Ever get an uncomfortable feeling in your stomach during a job interview? Ever see two interviewers swivel their heads toward one another, lock eyes and pause before answering your question?
If you're the kind of person who wants to know the other side of the story, here's a way to interpret some interview clues that could foretell a dismal future job experience.
For starters, check out the technology the company uses in recruiting.
"If you have to use Internet Explorer to review documents or sign documents and mail them back, that tells you something important about their attitude toward technology," said Sahil Sahni, co-founder of AllyO, an AI-based recruiting software.
It also reveals how they feel about investing in new technology.
A company's use of old tech can be a pain point once you're actually working there, Sahni said.
You may have to fill out formal requests for information or wait days for an answer to your questions. Whether it's a payroll question about your remaining days off or your benefits, it's a sign of a company that is not technologically innovative.
How a company recruits can be a tipoff.
Sahni recalls a colleague who turned down a job with a significant salary bump at a major tech firm.
The reason? He took a day off from work to fly from Texas to California. When he arrived, the HR contact sat him in a room so he could have three video conferences with people in the organization.
"They could so easily have let him stay home to do this, or they could have had him meet people in person," Sahni said.
The point is, they did not use the available tech to its best advantage, which gave the candidate serious reservations.
During the recruitment process, you should be able to access communications by mobile device.
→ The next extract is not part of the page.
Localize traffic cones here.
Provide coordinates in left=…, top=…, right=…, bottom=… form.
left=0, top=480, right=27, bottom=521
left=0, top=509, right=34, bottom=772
You shouldn't need to sit down at a desktop and download software you don't ordinarily use. Some companies ask you perform tasks offline, such as fill out a form with a five-year residential and employment history, and then mail it in.
"Both indicate to me that this company is going to have heavy administrative overhead," Sahni said. "They haven't leaped forward yet.
"I will have to deal with that on daily basis," he added.
A company that is slow to respond is another red flag. "In the recruiting world, 85 percent of applicants don't hear back," Sahni said. Whether the candidate is on the back burner or someone just didn't like them, "it is a big indicator of how that company operates internally."
"If the process feels disorganized, slow, inefficient, this can predict how they handle day-to-day business," Sahni said. If you completed any type of assignment, take note of how soon – and if – feedback was provided.
A company that doesn't lay out the timeline at the beginning is breaking a rule that Sahni says holds true in all kinds of partnerships. The ideal is an interview process and a timeline, and a company that lays it out for you at the start. For example, a company might say their interviewing takes four weeks, beginning with a phone call and then an in-person interview. After that, they might have a final one or two rounds.
You never want to hear, "Hey, why don't you come in and we'll figure it out."
If you have a chance to meet potential coworkers on the interview, Sahni recommends asking if you can see their calendar. This can reveal a lot about a future role, if you see Saturday meetings or any weekend or weeknight work commitments.
Finding a job is as hard as finding a house. You know you'd walk away at the last minute from buying a home you had reservations about, and Sahni recommends doing the same when red flags pop up about a job.
Money is in the short term, always insignificant, being far less important than the actual job that will put you where you want to be in five years. "If you keep solving for that, you will never hit that dead end where you have to reverse and make a U-turn," Sahni said.